Por: Reprodução Por: Folhapress
As
razões para querer morrer iam muito além das dores físicas que sentia
durante uma sessão de tortura de mais de uma hora. Paloma Amaral, 32,
tinha furtado um colar e um botijão de gás no bairro São Joaquim, na
zona norte de Teresina, quando foi pega e começou a apanhar.
O crime contra a travesti negra, ocorrido há um mês, foi gravado e postado nas redes sociais.
Após
levar socos e pontapés, ser jogada ao chão, ter mãos e pés amarrados e
ser colocada dentro do porta-malas de um carro, Paloma suplicou para que
lhe tirassem a vida, por não aguentar o sofrimento físico e mental, em
meio ao olhar de dois agentes da guarda civil municipal.
"Caí
nas garras do Estado. Eu apanhei da população. Eu estava passando por
necessidade, por isso roubei, peguei no que era alheio, por não aguentar
mais tanta fome. Preciso de um emprego, de uma casa para morar", disse a
travesti na ocasião.
Desconfiando
de todos e com medo de mais um ataque, Paloma seguiu para um bairro
vizinho. A assistente social Ayra Dias, do Fonatrans (Fórum Nacional de
Travestis e Transexuais Negras e Negros), foi atrás dela pelas ruas da
cidade.
Após uma ronda, encontrou Paloma deitada, em cima de papelões, em uma casa que estava sendo demolida.
"Trouxe
para minha casa, a fim de garantir, minimamente, esse lugar de estadia
para ela, um lugar para dormir e uma alimentação digna para aquela que
sofreu todas as violações de direito", conta Ayra. "Paloma tem 32 anos e
poderia ser mais uma daquelas que têm suas vidas ceifadas antes dos 35.
Queremos travestis vivas,
A
preocupação de Ayra não é à toa. Segundo a Antra (Associação Nacional
de Travestis e Transexuais), os transfeminicídios estão acontecendo cada
vez mais cedo. Das 89 mortes ocorridas no primeiro semestre de 2021,
apenas 15% das vítimas conseguiram ultrapassar a faixa dos 35 anos.
Ayra
diz que a equipe que se mobilizou para ajudar Paloma recebeu ameaças.
"Nossos companheiros estavam recebendo mensagens no WhatsApp, ligações
telefônicas, para que não continuássemos com a campanha, em virtude ao
ato ilícito que ela cometeu."
Paloma,
além de sofrer os castigos físicos, teve os documentos queimados
durante o episódio de violência. Após uma semana, acompanhada da
Gerência de Enfrentamento à LGBTfobia e do Centro de Referência LGBT, da
Secretaria da Assistência Social, Trabalho e Direitos Humanos, obteve a
segunda via da carteira de identidade e a carteira do nome social.

● **Dados armazenados**:

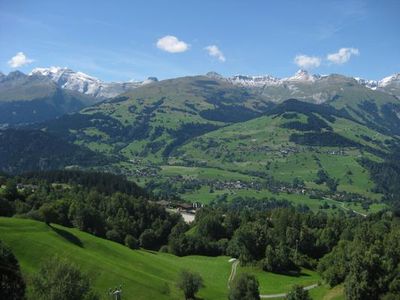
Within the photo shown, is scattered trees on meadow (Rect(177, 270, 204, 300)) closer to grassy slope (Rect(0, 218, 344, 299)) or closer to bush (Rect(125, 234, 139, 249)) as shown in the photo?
grassy slope (Rect(0, 218, 344, 299))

● **Tarefa**: No texto sobre Paloma Amaral, onde Ayra Dias a encontrou depois de uma ronda? O material não tem nenhuma relação com o texto.

● **Resposta**: Deitada em cima de papelões, em uma casa que estava sendo demolida.